Ice-T and the woman he loves, Nicole (Coco) Marrow, are freshly published authors. "Angel" is her first novel while "Kings of Ice" is his second book. Both thrillers were phoned in.
"What the publisher did was assign me someone who really knew me," says Coco, best known for putting her 'licious curves on display. "There were numerous phone conversations. I relayed it chapter by chapter. I just talked forever."
The rapper and star of "Law & Order: Special Victims Unit," informally known as Ice, explains the process further.
"You write your outline and you work back and forth with the ideas and stuff.
"Marish [Coco] said she could never write a book. I told her it was the same as with a record. You just get with the right producer."
Both give full credit to the writers on the cover of their books (Laura Hayden and Mal Radcliff, respectively), while Coco almost brims over while talking about her approach to the novel and her marriage, too. She's simply that enthusiastic.
"Mine came to me in a dream," she says. "I always have crazy dreams. I wake up and tell my husband these amazing stories, but sometimes I just don't want to wake up."
Angel of "Angel" is rescued from a plane crash in the Hudson River. She comes to in the hospital with no memory but gifted with the supernatural ability to channel men's desires.

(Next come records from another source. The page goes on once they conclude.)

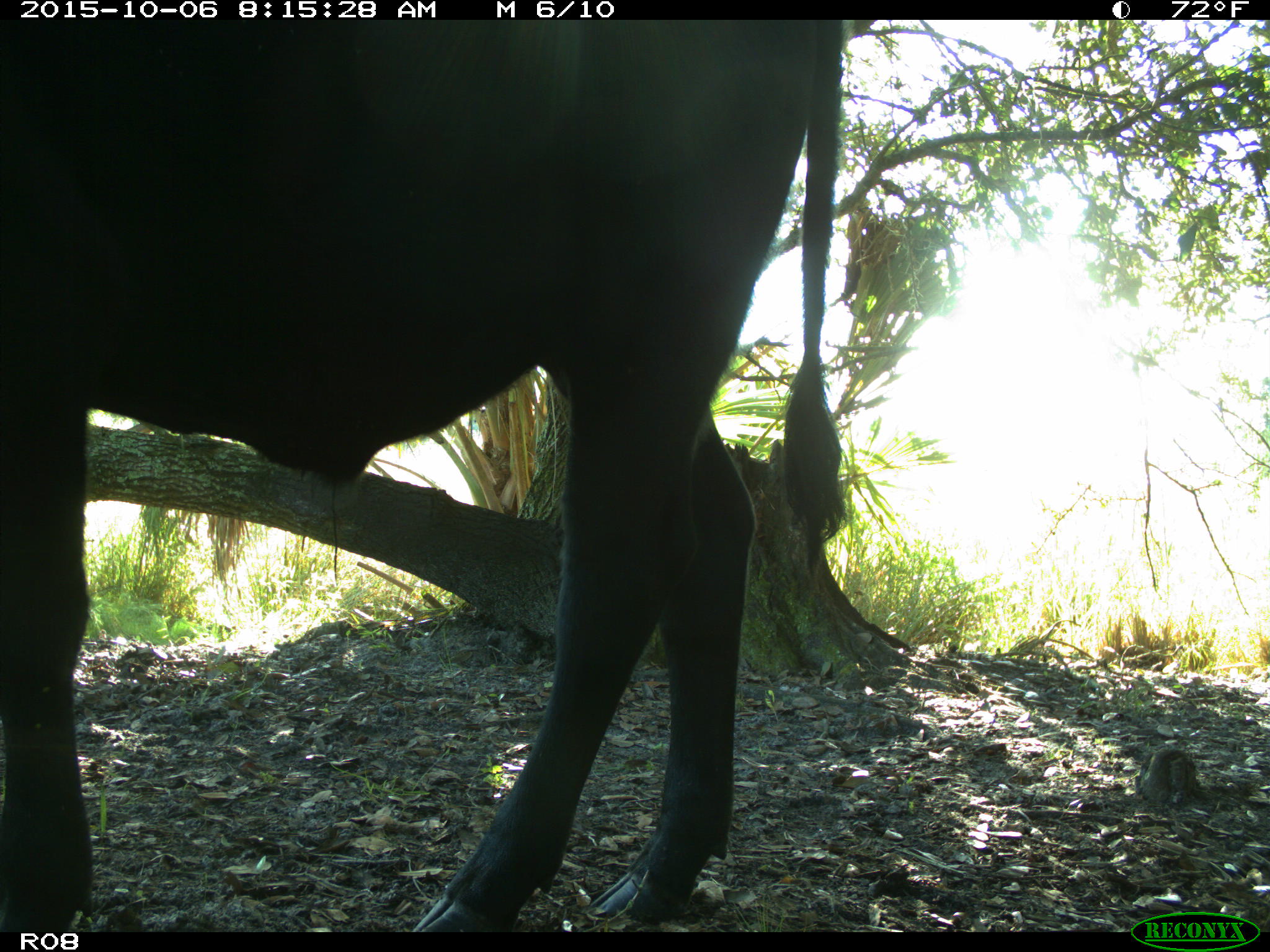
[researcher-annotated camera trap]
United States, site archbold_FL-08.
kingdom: Animalia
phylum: Chordata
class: Mammalia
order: Artiodactyla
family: Bovidae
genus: Bos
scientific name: Bos taurus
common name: domestic cow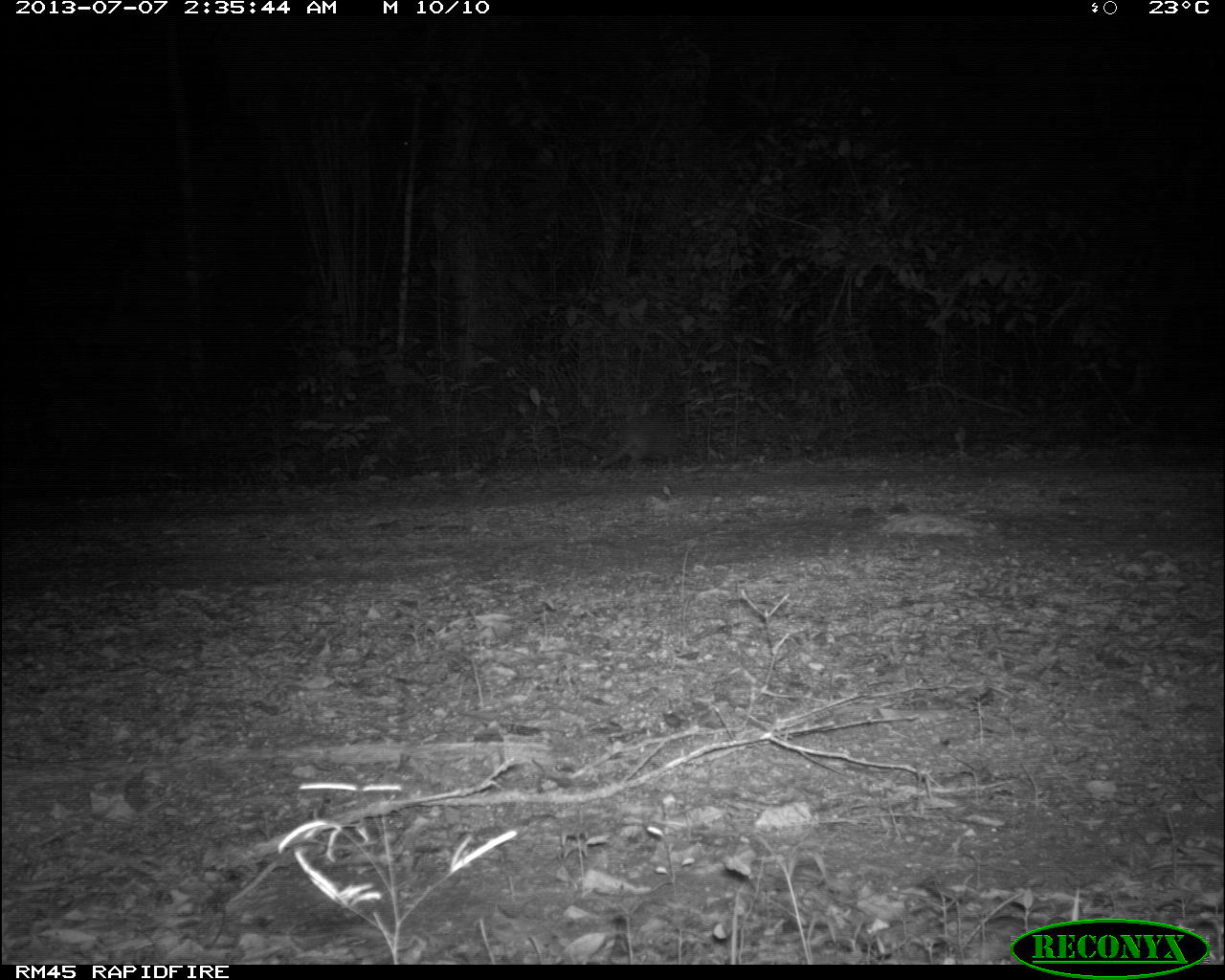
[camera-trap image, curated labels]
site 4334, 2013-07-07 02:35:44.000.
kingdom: Animalia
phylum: Chordata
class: Mammalia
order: Cingulata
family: Dasypodidae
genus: Dasypus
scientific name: Dasypus novemcinctus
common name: nine-banded armadillo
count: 1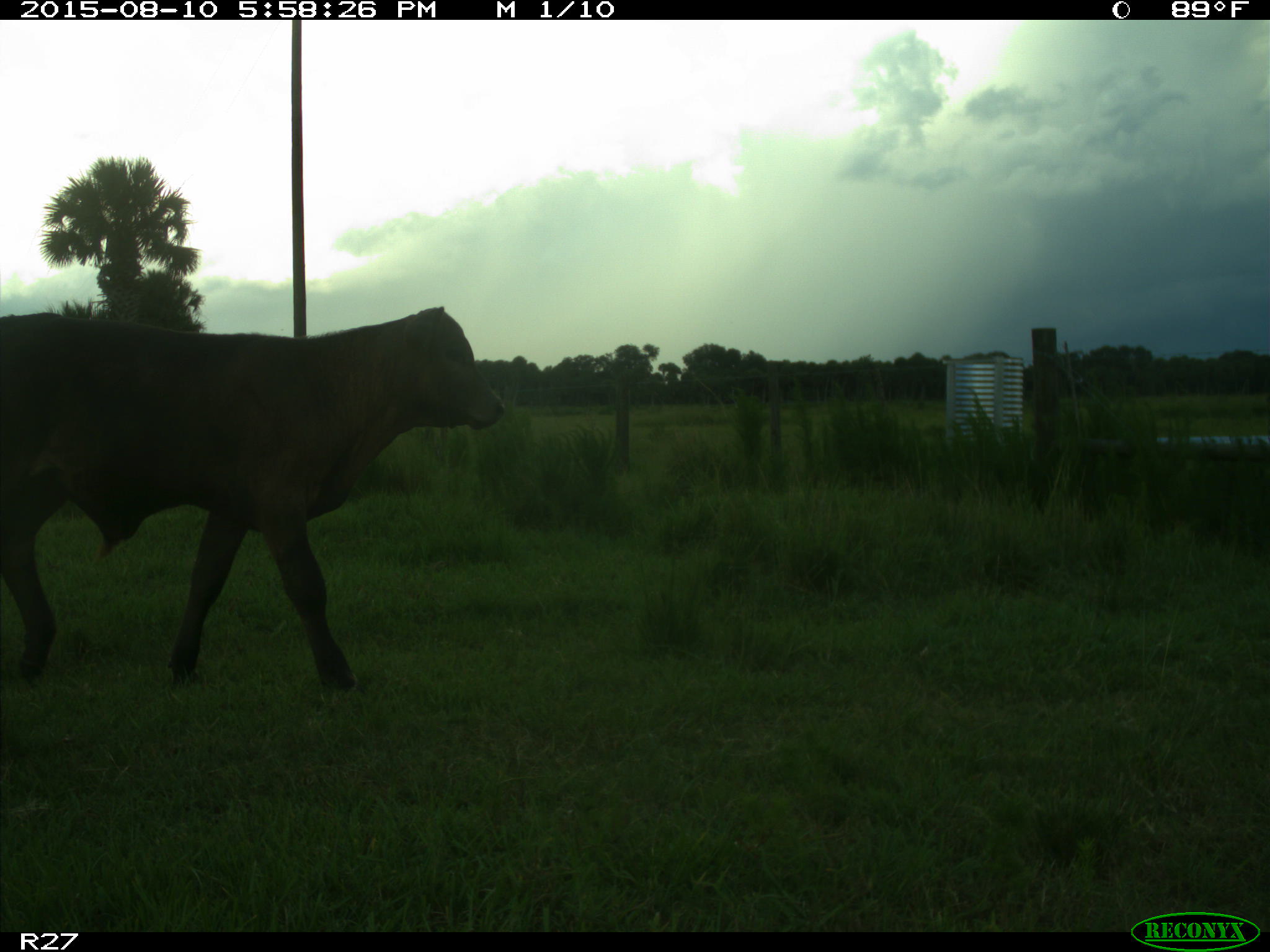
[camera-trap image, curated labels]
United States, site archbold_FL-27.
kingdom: Animalia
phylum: Chordata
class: Mammalia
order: Artiodactyla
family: Bovidae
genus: Bos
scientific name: Bos taurus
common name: domestic cow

That ability to shape-shift into Carnality Inc. gives her the chops to solve a murder.
"When you can be that perfect woman for a man, you can get inside his head and solve anything," she claims from experience. "For Ice, I am that perfect woman. I've turned into what he wants."
(Ice, for his part, admits to only one hesitation regarding Coco. "Coco is like a nudist and she thinks everybody should be down with that. I don't want to see everybody nude. It's not necessarily a good sight.")
If real women have curves, Coco is really, really real, as anyone who watched the first season of their reality show, "Ice Loves Coco" on E!, knows.
The 32-year-old swimsuit model who formerly worked for Playboy didn't dress it up the way Camille Grammer did when she married a celebrity. In fact, Coco insists on taking it off. Thong Thursday, illustrated pictorally, is one of the more polite themes on her Cocosworld Twitter feed.
"I wanted acceptance for who I am and that you don't have to be super-skinny to be pretty. These celebrities aren't just born that way. Anorexia is not pretty and that's what those girls are," she says adamantly. "I tell women, 'Show your curves, show your hips.' And they thank me for it."
So, speaking of Ice, how does he feel about the showing-your-curves thing?
"My man accepts it. He knows I like to work it. It's like having a Ferrari. Do you keep the cover on it? No. You want the cover off. You want to drive it."
Ice says he's a willing passenger.
"I think it's normal for someone who looks like her to want to show it," he says. "If you get a guy who goes to the gym and works out, you can't keep a shirt on that guy. I don't think anyone wants to be with someone, woman or man, no one wants to look at. That's part of being proud. Everyone wants that little bit of head-turning.
"She could make me jealous by making me feel insecure. But she keeps me feeling so secure. You've never seen a picture of Coco with any man but me."
Ice, who published "Ice: A Memoir of Gangster Life and Redemption" earlier this year, says the idea for "Kings of Vice" had been kicking around in his head for a long time. It came out of the 1979 cult movie "The Warriors," wherein the most powerful gang leader in New York is shot after staging an all-gang summit to call for unification.
In Ice's book, his man Crush does a 20-year stint after being betrayed by his second in a crime syndicate. Back on the street he has business to attend to but ultimately emerges as a criminal with a higher purpose.
"I wrote in a way that Crush's story can go on," he says. "I've already started on the second one."
On the subject of the makeover of "SVU," with Christopher Meloni gone after 272 episodes and two new actors, Danny Pino and Kelli Giddish, playing lead detectives, he's reassuring.
"They fall right in place," he says, adding that he could stay with the show as Det. Odafin (Fin) Tutuola for the rest of his acting life.
"I'm comfortable. Name 10 black actors making a million dollars a movie. Sure the grass is always greener, but
unless your name is Will Smith, it isn't that green."
Meanwhile, he and Coco spend most of the year in their northern New Jersey home while he shoots the series. She cleans ("I'm a bit OCD") while he hunkers down for hours with his Xbox.
"At least it keeps me in the house," he says.
"At least I know where he is," says she.